__THE RECORDS__.
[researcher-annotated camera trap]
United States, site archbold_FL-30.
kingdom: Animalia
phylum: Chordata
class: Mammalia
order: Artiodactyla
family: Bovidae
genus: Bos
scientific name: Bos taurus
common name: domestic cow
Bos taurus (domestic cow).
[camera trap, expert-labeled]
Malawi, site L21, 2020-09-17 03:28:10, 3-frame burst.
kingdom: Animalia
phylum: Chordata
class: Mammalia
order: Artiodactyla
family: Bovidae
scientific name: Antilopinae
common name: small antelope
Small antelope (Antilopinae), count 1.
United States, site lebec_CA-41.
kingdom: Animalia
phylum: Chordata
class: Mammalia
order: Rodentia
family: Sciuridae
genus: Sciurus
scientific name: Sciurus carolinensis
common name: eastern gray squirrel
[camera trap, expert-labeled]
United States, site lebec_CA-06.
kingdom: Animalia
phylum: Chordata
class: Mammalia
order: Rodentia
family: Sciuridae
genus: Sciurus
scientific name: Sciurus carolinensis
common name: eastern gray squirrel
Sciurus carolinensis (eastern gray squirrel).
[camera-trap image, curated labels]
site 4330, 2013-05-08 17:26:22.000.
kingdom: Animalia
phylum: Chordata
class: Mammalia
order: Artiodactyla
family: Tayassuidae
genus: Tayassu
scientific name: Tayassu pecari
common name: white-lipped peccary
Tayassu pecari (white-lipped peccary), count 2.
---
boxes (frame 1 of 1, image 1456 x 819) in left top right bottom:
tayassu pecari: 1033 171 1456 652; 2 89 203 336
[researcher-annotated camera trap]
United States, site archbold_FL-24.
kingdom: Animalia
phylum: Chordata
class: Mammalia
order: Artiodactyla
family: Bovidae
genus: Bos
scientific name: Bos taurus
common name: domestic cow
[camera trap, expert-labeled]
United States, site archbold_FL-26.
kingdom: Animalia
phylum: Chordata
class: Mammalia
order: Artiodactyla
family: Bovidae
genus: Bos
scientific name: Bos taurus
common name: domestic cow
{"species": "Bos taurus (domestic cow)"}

__TASK BRIEF__.
What's wanted is each line above, transcribed with nothing altered.

__EXERCISE ANSWER__.
[researcher-annotated camera trap]
United States, site archbold_FL-30.
kingdom: Animalia
phylum: Chordata
class: Mammalia
order: Artiodactyla
family: Bovidae
genus: Bos
scientific name: Bos taurus
common name: domestic cow
Bos taurus (domestic cow).
[camera trap, expert-labeled]
Malawi, site L21, 2020-09-17 03:28:10, 3-frame burst.
kingdom: Animalia
phylum: Chordata
class: Mammalia
order: Artiodactyla
family: Bovidae
scientific name: Antilopinae
common name: small antelope
Small antelope (Antilopinae), count 1.
United States, site lebec_CA-41.
kingdom: Animalia
phylum: Chordata
class: Mammalia
order: Rodentia
family: Sciuridae
genus: Sciurus
scientific name: Sciurus carolinensis
common name: eastern gray squirrel
[camera trap, expert-labeled]
United States, site lebec_CA-06.
kingdom: Animalia
phylum: Chordata
class: Mammalia
order: Rodentia
family: Sciuridae
genus: Sciurus
scientific name: Sciurus carolinensis
common name: eastern gray squirrel
Sciurus carolinensis (eastern gray squirrel).
[camera-trap image, curated labels]
site 4330, 2013-05-08 17:26:22.000.
kingdom: Animalia
phylum: Chordata
class: Mammalia
order: Artiodactyla
family: Tayassuidae
genus: Tayassu
scientific name: Tayassu pecari
common name: white-lipped peccary
Tayassu pecari (white-lipped peccary), count 2.
---
boxes (frame 1 of 1, image 1456 x 819) in left top right bottom:
tayassu pecari: 1033 171 1456 652; 2 89 203 336
[researcher-annotated camera trap]
United States, site archbold_FL-24.
kingdom: Animalia
phylum: Chordata
class: Mammalia
order: Artiodactyla
family: Bovidae
genus: Bos
scientific name: Bos taurus
common name: domestic cow
[camera trap, expert-labeled]
United States, site archbold_FL-26.
kingdom: Animalia
phylum: Chordata
class: Mammalia
order: Artiodactyla
family: Bovidae
genus: Bos
scientific name: Bos taurus
common name: domestic cow
{"species": "Bos taurus (domestic cow)"}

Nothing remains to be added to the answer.